Lake Powell, AZ Sunset

Lake Powell, AZ Sunset

Saturday, October 30, 2010

Changes in Attitude, Changes in Latitude ...

The Magic Bus
It's funny how the Universe, Great Spirit, God, whatever you may choose to call that Higher Power, throws interesting curve balls at us. The old saw of "You makes your plans and then life intervenes" really is true. There were a lot of years where I (Quietly, under my breath, most of the time.) kicked and screamed at those curve balls. I've outgrown that tendency, for the most part. I've come to realize that everything works out for the best. Sometimes you just have to be patient and open-minded enough to see it.

Two years ago we decided to buy "The Magic" bus so we could take our "girls" along on weekend fishing trips. The girls being a 40 lb. Blue Heeler and a 95 lb. Ridgeback/Mastiff cross. Babysitters are just as much of a problem for four legged kids as they are for the two legged kind! And besides, we felt guilty leaving them home while we were enjoying the outdoors.

We were working for this goof of a person and apparently she got it into her head we were going to quit and go RVing. Hmmm ... not a bad idea, eh?! So anyway, she apparently decided to beat us to the draw and fired us!

The look on her face when I smiled and said, "Thanks!" was wonderful. I guess she expected tears, begging, whatever. When she asked what we were going to do now, off the top of my head I said, "Retire and go full-time RVing!" When I told Terry, he thought it wasn't a bad idea, BUT ... working for peanuts one can not afford the luxury of retirement. Instead, we moved our base to Page, on the shores of Lake Powell in northern Arizona, and worked, boondocked and enjoyed the cooler weather and lack of crazy people as employers. TJ worked for the Navajo Power Plant during the winters and they are normal people. At least they pay a living wage!

It's been a pretty great two years, all in all. We loved the freedom, the quiet (since we boondocked in the desert of northern Arizona or the mountains of Colorado most of the time). We got to spend time alone and with our son whom we haven't had much time with since he was a teenager. We met a lot of interesting people. We've seen a goodly portion of the USA. Got some great photos. Had quite a few adventures, both excellent and not so excellent. Time well spent.

We said that this was the life and we'd never go back to living in a house.

Well, let me tell you friends ... never say never!!! It will come back to bite you in the butt at least 99% of the time!

Terry's gotten tired of not having a shop to do stuff in. It is pretty cramped when you try to be creative in an RV! As much as we love one another, the lack of personal space got a bit tiresome after a while. Unless you're independently wealthy or are lucky enough to have a really good retirement nest-egg, you have to learn to live frugally. That part wasn't a problem. We're pretty much "non-attachment" kind of people where "stuff" is concerned.

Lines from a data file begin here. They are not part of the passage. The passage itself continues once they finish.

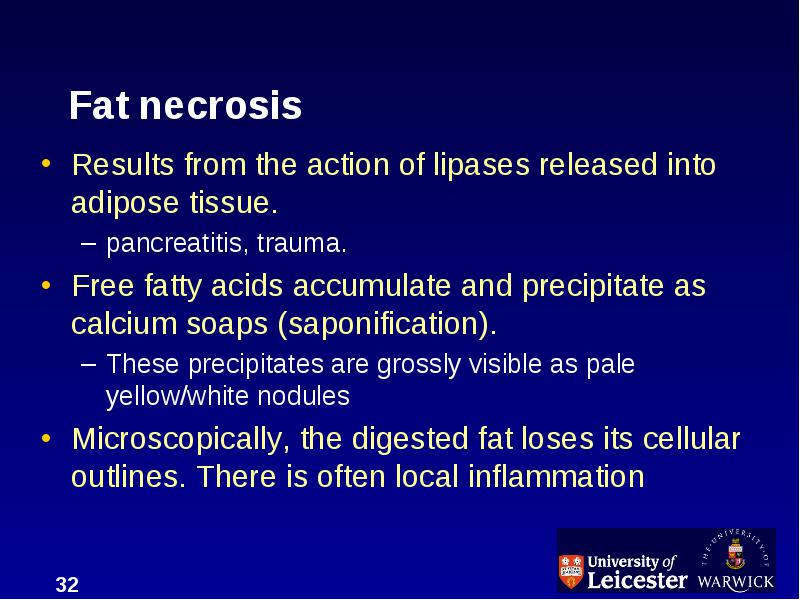 Fat necrosis

• Results from the action of lipases released into adipose tissue.
  – pancreatitis, trauma.
• Free fatty acids accumulate and precipitate as calcium soaps (saponification).
  – These precipitates are grossly visible as pale yellow/white nodules
• Microscopically, the digested fat loses its cellular outlines. There is often local inflammation

32

University of Leicester

THE UNIVERSITY OF WARWICK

But it was time for a change. So now we're back in a four-walled house with private bedrooms and a shop for Himself. We're contemplating bidding good-bye to the Magic Bus. I look at her and I have so many good memories that I feel sad thinking of letting her go to someone else.

On the other hand, I look at her and I think how lucky someone else will be to have her and be able to live free, explore their world and themselves. Mixed emotions. Over a piece of machinery. Maybe I'm not as unattached as I think I am, eh?